Gervais dit pour sa part avoir tout de suite été emballé par le scénario. « C’est le meilleur scénario que j’aie lu en cinq ans, souligne-t-il. Ça me ressemblait beaucoup, ça ressemblait beaucoup à ce que je fais, à mon style d’humour. J’ai tout de suite vu que j’étais la meilleure personne pour ce rôle. Parfois, on lit quelque chose et on se dit tout de suite : il faut que je fasse cela. C’est exactement ce que j’ai senti en lisant le scénario de Ghost Town.

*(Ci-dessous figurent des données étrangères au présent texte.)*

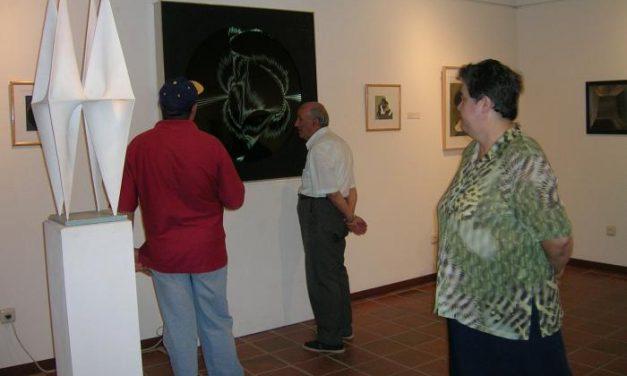 El Museo Pérez Comendador acoge hasta diciembre una muestra sobre el escultor y pintor Ángel Duarte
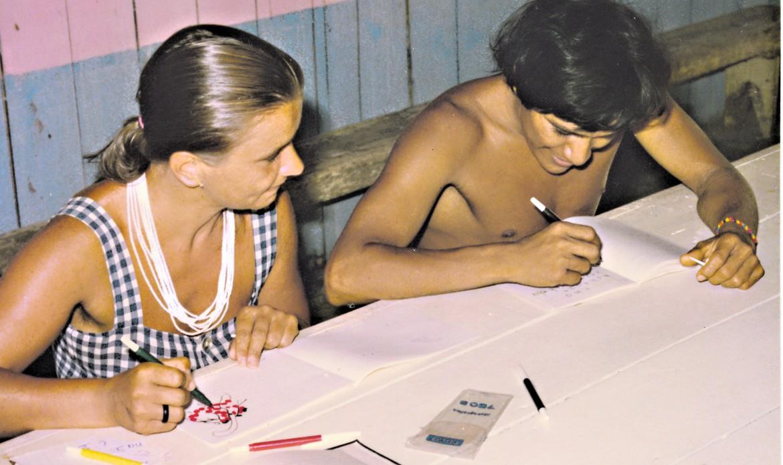 Alfabetizzazione di adulti nella foresta amazzonica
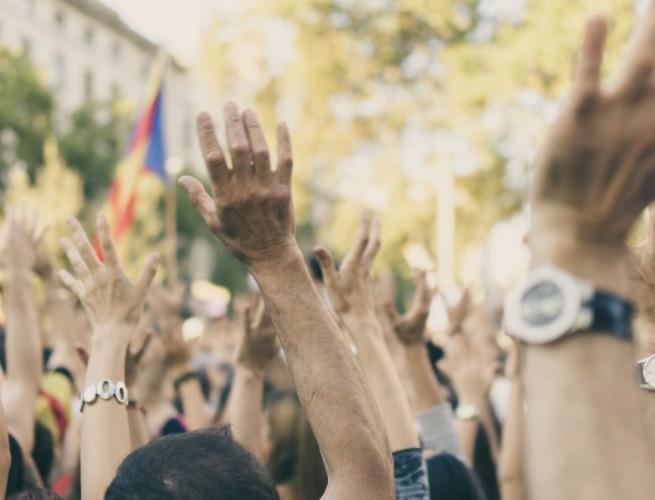 direitos humanos - pessoas com as mãos levantdas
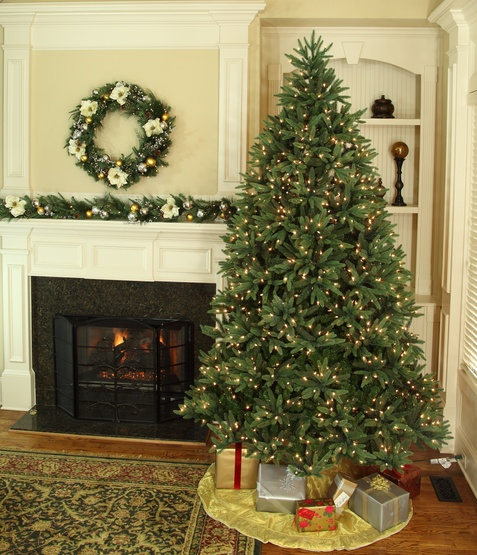 6.5' Full Pre-lit Noble Fir Tree, 600 Warm White LED Lights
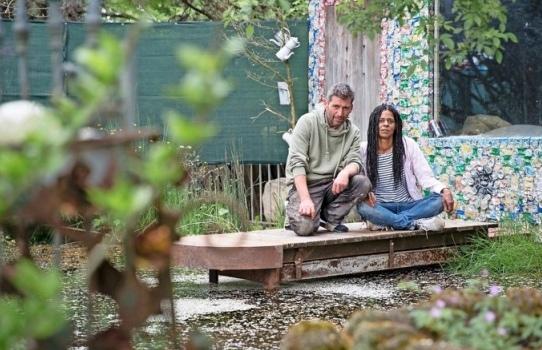 Thomas und Tamara Burkhart: Zum Kunstgarten gehören ein Teich – und Blumen aus Bierdosen. (Fotos: Nicole Philipp)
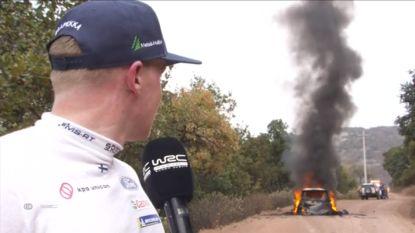 Buitengewone beelden in de Rally van Mexico: Fin rijdt verder met brandende wagen, moet dan toch stoppen en ziet bij interview auto volledig uitbranden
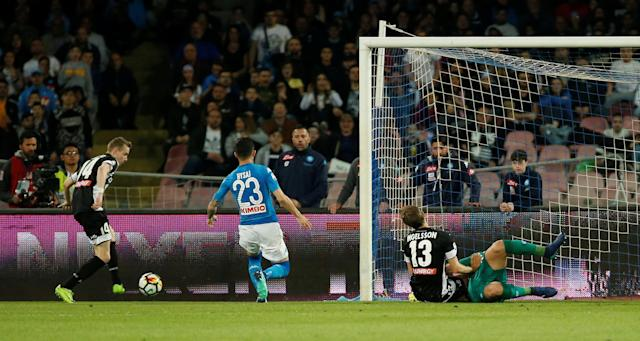Soccer Football - Serie A - Napoli vs Udinese Calcio - Stadio San Paolo, Naples, Italy - April 18, 2018 Udinese's Jakub Jankto scores their first goal REUTERS/Ciro De Luca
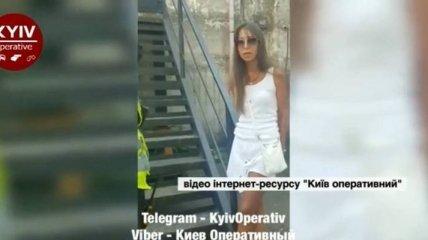 Села пьяной за руль: в Киеве жена таможенника устроила скандал из-за задержания (видео)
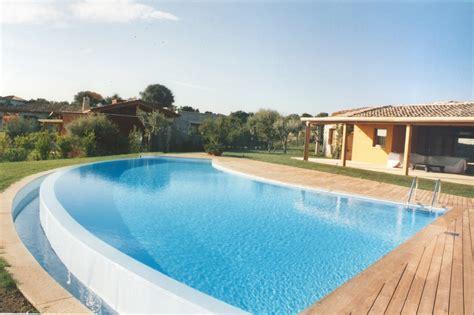 vasche piscina piscine a sfioro caratteristiche vantaggi e svantaggi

«Il y a tellement de scénarios inutiles qui circulent dans ce milieu. Des films qui ont déjà été vus des tas de fois et qu’on n’a pas besoin de revoir encore. Mais celui-ci, j’avais l’impression de ne l’avoir jamais lu ni vu.»

David Koepp ne se le cache pas: il souhaite maintenant que sa comédie lance enfin la carrière de Gervais aux États-Unis (et au Canada). Même s’il est conscient que la compétition est féroce ces temps-ci dans les salles de cinéma.

«Quand on ne fait pas un film de superhéros, c’est difficile de trouver sa place en ce moment», déplore-t-il.

«Mais on sait, pour avoir fait plusieurs visionnements tests, que les gens qui voient le film l’aiment et trouvent Ricky très drôle. J’espère seulement que ces gens diront à leurs amis d’aller le voir le premier week-end...»

Ghost Town (La Ville fantôme, en version française) sort en salle vendredi le 19 septembre.